World Cup of gallery
TEMPERS have flared, passions have run high – and we’re not talking about just the football fans.
The Qatar World Cup continues to capture the attention of billions around the world. But while a lot of the focus has been on the action on the field, arguably the biggest aspect of the tournament has been playing out on the sidelines.
It is as though what is really at stake is not a championship cup, but the answer to the question: Should politics and football mix?
Even before a single match began, there was a wave from the stands of commentators questioning Qatar’s treatment of workers, hundreds of whom died in tournament-related projects.
The host country’s record on human rights, including its handling of LGBT+ issues, came under scrutiny.

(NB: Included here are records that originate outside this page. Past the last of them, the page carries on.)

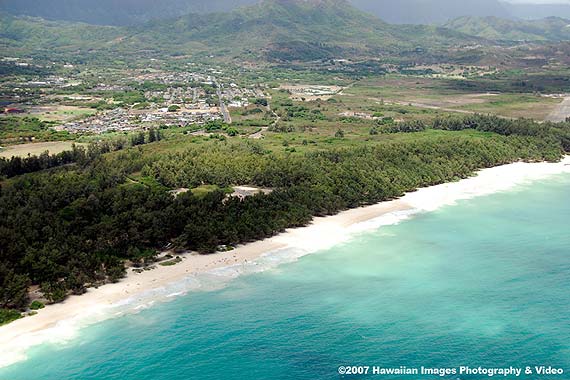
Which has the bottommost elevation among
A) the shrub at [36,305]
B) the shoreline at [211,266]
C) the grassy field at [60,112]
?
the shoreline at [211,266]

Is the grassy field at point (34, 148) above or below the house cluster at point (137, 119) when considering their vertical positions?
below

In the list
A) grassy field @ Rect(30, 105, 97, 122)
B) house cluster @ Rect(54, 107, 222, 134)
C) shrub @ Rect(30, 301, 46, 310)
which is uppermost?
grassy field @ Rect(30, 105, 97, 122)

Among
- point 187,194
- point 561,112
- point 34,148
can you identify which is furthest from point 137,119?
point 561,112

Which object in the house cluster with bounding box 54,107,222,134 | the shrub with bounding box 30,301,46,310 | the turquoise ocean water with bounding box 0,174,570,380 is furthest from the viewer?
the house cluster with bounding box 54,107,222,134

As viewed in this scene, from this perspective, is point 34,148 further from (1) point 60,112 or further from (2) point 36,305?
(2) point 36,305

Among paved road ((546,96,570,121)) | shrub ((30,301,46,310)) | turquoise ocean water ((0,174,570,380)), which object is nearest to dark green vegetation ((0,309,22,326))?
shrub ((30,301,46,310))

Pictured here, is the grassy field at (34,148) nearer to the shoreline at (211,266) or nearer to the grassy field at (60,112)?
the grassy field at (60,112)

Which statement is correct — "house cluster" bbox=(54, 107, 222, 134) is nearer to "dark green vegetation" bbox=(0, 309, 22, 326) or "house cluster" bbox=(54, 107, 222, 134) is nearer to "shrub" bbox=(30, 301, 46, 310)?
"shrub" bbox=(30, 301, 46, 310)

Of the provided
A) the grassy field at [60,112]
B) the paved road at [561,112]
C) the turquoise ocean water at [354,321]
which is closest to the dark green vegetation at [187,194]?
the turquoise ocean water at [354,321]
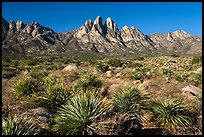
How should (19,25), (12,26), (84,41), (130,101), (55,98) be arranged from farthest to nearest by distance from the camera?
(19,25)
(12,26)
(84,41)
(55,98)
(130,101)

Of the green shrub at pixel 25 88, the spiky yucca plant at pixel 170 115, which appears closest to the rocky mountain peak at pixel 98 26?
the green shrub at pixel 25 88

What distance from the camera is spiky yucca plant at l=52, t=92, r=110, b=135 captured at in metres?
6.12

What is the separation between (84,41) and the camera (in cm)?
16650

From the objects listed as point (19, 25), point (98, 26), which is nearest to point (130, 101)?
point (98, 26)

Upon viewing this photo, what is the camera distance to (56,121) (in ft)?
21.6

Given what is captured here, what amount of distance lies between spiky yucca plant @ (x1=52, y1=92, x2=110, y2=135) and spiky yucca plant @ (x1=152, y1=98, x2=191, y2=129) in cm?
196

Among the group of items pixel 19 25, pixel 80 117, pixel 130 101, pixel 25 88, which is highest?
pixel 19 25

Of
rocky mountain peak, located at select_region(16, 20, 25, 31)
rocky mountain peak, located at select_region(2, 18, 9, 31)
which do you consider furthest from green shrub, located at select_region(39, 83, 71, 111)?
rocky mountain peak, located at select_region(16, 20, 25, 31)

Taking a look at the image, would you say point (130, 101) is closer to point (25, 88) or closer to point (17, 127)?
point (17, 127)

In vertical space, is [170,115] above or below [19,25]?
below

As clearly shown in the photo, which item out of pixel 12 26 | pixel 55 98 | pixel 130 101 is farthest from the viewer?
pixel 12 26

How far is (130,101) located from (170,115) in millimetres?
1434

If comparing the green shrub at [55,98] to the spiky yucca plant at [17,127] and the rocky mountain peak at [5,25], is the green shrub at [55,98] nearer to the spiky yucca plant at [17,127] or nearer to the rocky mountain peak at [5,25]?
the spiky yucca plant at [17,127]

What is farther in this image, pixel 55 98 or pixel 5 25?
pixel 5 25
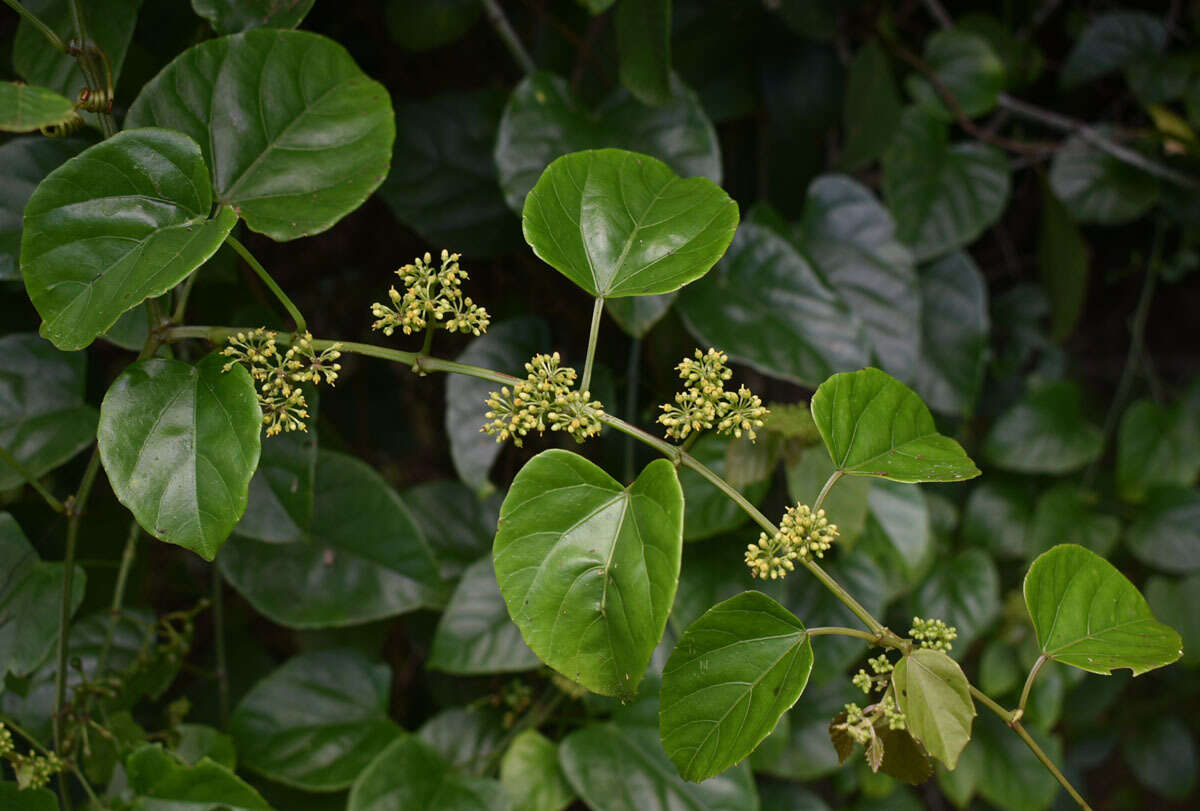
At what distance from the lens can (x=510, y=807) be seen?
0.89 meters

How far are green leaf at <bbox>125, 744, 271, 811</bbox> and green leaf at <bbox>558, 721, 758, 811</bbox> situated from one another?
374 mm

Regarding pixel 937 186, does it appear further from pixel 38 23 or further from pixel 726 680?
pixel 38 23

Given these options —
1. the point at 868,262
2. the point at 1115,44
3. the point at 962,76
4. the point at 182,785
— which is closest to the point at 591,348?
the point at 182,785

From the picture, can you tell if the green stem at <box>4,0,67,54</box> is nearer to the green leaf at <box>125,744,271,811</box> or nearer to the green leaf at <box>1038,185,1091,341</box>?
the green leaf at <box>125,744,271,811</box>

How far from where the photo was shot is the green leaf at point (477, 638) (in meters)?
0.92

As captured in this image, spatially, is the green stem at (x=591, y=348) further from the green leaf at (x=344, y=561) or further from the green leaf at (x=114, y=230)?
the green leaf at (x=344, y=561)

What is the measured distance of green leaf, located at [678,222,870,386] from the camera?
929 mm

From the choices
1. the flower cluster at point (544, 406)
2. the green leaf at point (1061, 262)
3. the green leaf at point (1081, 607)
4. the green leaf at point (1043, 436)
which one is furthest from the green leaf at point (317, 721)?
the green leaf at point (1061, 262)

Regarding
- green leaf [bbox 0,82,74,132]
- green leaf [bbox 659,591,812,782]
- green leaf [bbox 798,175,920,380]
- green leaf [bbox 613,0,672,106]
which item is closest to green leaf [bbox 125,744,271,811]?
green leaf [bbox 659,591,812,782]

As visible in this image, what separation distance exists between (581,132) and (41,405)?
0.63 m

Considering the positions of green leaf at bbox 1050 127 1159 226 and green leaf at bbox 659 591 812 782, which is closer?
green leaf at bbox 659 591 812 782

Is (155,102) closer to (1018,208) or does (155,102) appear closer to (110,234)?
(110,234)

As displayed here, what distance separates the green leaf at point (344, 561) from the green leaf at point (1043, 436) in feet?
3.50

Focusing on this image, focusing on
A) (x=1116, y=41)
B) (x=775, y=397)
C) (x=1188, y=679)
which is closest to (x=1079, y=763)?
(x=1188, y=679)
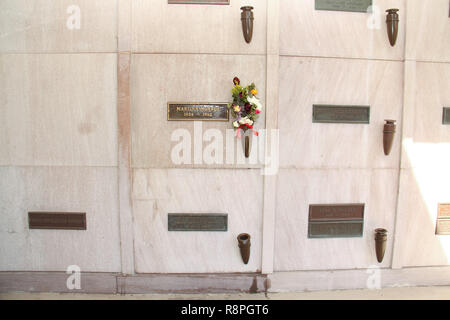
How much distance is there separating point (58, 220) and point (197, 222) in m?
1.33

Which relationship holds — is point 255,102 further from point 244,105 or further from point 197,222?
point 197,222

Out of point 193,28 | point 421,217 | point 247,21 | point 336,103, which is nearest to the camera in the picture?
point 247,21

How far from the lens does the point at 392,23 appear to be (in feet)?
8.86

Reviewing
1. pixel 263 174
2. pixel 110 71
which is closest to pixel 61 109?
pixel 110 71

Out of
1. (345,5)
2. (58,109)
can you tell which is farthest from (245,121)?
(58,109)

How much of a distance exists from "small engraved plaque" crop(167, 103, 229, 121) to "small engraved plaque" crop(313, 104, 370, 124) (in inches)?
34.2

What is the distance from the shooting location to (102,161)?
2781 millimetres

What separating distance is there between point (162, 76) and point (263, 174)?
1296mm

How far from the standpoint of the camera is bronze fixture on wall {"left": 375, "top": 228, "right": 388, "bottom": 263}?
2.84m

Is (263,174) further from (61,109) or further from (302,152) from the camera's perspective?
(61,109)

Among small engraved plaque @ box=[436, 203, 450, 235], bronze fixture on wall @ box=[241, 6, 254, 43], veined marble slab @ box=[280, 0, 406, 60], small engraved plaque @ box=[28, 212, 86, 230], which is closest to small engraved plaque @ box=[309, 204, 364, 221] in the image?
small engraved plaque @ box=[436, 203, 450, 235]

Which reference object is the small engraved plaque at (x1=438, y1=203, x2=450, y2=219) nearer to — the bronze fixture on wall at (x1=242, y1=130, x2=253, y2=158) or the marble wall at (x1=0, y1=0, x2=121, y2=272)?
the bronze fixture on wall at (x1=242, y1=130, x2=253, y2=158)

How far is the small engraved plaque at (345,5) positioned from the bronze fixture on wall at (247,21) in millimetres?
662

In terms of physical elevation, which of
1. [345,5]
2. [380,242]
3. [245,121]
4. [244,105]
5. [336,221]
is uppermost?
[345,5]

The England team flew to the tournament on a gay pride-themed plane. A broadcaster sported a rainbow armband.
This was the reaction of a country whose government recently excluded transgendered people from the remit of its protections against conversion therapy.
Like clockwork, critics have lashed back at the perceived attempt by bigger countries to impose values on others and the apparent tendency of the Western world to meddle in the affairs of its neighbours, while many Western countries have problems of their own.
US soccer administrators over the weekend briefly tampered with a graphic of Iran’s flag, removing its emblem of the Islamic Republic to show solidarity with protesters in Iran. US Soccer said the gesture was “to support the Iranian people in the face of state-sponsored violence against women...”
But the US is the same country whose citizens, in 2016, chose Donald Trump over Hillary Clinton, arguably one of the most qualified individuals ever to vie for the post of US president. To date, Mr Trump’s lifeblood remains those Americans who have sympathy for his skewed worldview.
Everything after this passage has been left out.